Privée de Lumière
Il y a quasiment un an et demi, j’ai rencontré un confortable appartement. Notre relation a bien débuté. Il faut dire qu’il avait tout pour plaire : 45 m² à un prix abordable, situé à moins de 10 minutes du tramway m’amenant directement à l’Université et à cinq minutes du Marché des Capucins.

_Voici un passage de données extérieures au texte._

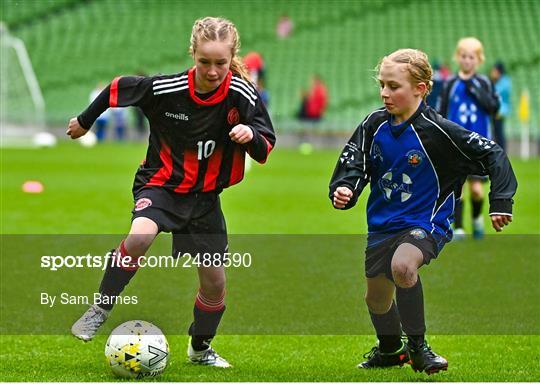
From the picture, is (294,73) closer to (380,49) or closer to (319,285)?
(380,49)

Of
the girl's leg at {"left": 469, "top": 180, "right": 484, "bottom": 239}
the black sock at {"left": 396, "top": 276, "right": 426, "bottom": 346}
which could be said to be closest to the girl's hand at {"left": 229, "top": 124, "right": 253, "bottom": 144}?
the black sock at {"left": 396, "top": 276, "right": 426, "bottom": 346}

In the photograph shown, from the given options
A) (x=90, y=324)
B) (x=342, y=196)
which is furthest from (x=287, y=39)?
(x=90, y=324)

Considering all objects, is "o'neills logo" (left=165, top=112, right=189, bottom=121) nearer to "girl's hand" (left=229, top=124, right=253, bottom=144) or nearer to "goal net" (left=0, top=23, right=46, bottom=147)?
"girl's hand" (left=229, top=124, right=253, bottom=144)

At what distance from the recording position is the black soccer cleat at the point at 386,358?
5457 millimetres

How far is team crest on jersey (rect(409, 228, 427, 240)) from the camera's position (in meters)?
5.03

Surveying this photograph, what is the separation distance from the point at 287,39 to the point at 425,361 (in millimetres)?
29041

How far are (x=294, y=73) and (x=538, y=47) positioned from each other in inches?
288

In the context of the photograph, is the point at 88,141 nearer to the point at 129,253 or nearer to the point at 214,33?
the point at 129,253

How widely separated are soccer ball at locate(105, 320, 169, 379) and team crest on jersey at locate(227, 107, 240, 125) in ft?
3.66

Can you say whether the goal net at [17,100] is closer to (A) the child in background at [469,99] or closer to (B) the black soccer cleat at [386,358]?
(A) the child in background at [469,99]

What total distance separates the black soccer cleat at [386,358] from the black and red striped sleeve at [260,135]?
1.16m

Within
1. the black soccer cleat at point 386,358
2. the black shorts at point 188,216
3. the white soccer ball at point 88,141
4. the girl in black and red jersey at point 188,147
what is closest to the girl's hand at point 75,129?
the girl in black and red jersey at point 188,147

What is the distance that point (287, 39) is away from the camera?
110 feet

Je n’ai découvert ses défauts qu’en m’y enfermant. Il fuit, il est froid, il me fatigue. Il ne me plait tout simplement plus. Lors du premier confinement, j’ai déploré son manque d’extérieur. Pourquoi n’avait-il même pas un balcon ? Pourquoi ne m’autorisait-il pas à boire un café au soleil ? J’aurais préféré être n’importe où plutôt qu’entre ses quatre murs. J’ai fini par le détester.

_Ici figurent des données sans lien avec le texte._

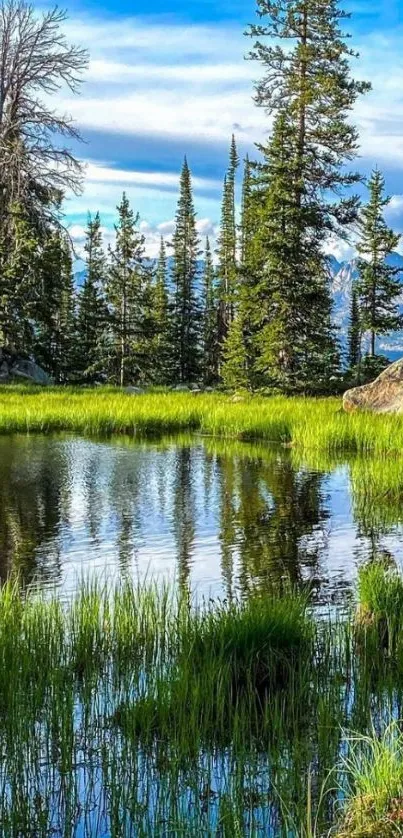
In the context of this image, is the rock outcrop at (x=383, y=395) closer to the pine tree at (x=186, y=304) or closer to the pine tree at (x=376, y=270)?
the pine tree at (x=376, y=270)

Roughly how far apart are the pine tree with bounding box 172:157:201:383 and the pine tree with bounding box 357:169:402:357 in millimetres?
15392

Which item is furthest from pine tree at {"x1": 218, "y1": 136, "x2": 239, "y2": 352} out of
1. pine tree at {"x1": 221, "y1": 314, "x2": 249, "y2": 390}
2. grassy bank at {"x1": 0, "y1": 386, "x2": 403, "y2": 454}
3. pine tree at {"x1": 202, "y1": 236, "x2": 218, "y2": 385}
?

Je ne l’ai finalement pas quitté. Alors que je me l’étais pourtant promis, je n’ai pas déménagé. J’ai eu quelques mois pour m’excuser auprès de lui d’avoir tant rêvé d’ailleurs. Je me suis persuadée que tout allait mieux, que notre relation s’était apaisée. Et puis, j’ai dû me reconfiner. Et j’ai recommencé à le détester. Aujourd’hui, c’est son manque de lumière qui m’obsède. Pourquoi m’oblige-t-il à ne vivre qu’éclairée par la lumière artificielle ?
Parfois, j’étouffe dans mon appartement. Il faut alors que je sorte. Mais le contraste est difficile. L’extérieur est lumineux et je suis souvent éblouie. Les gens qui se croisent, le vacarme des voitures et des sons de la ville… Je fatigue vite. J’aurais voulu respirer à plein poumon, prendre le temps d’être dehors et de m’habituer à nouveau au soleil. Mais je n’ai le droit qu’à une heure, une petite heure pendant ce (re)confinement.
Il faudra bien que je rentre. Pour vivre à nouveau, privée de lumière.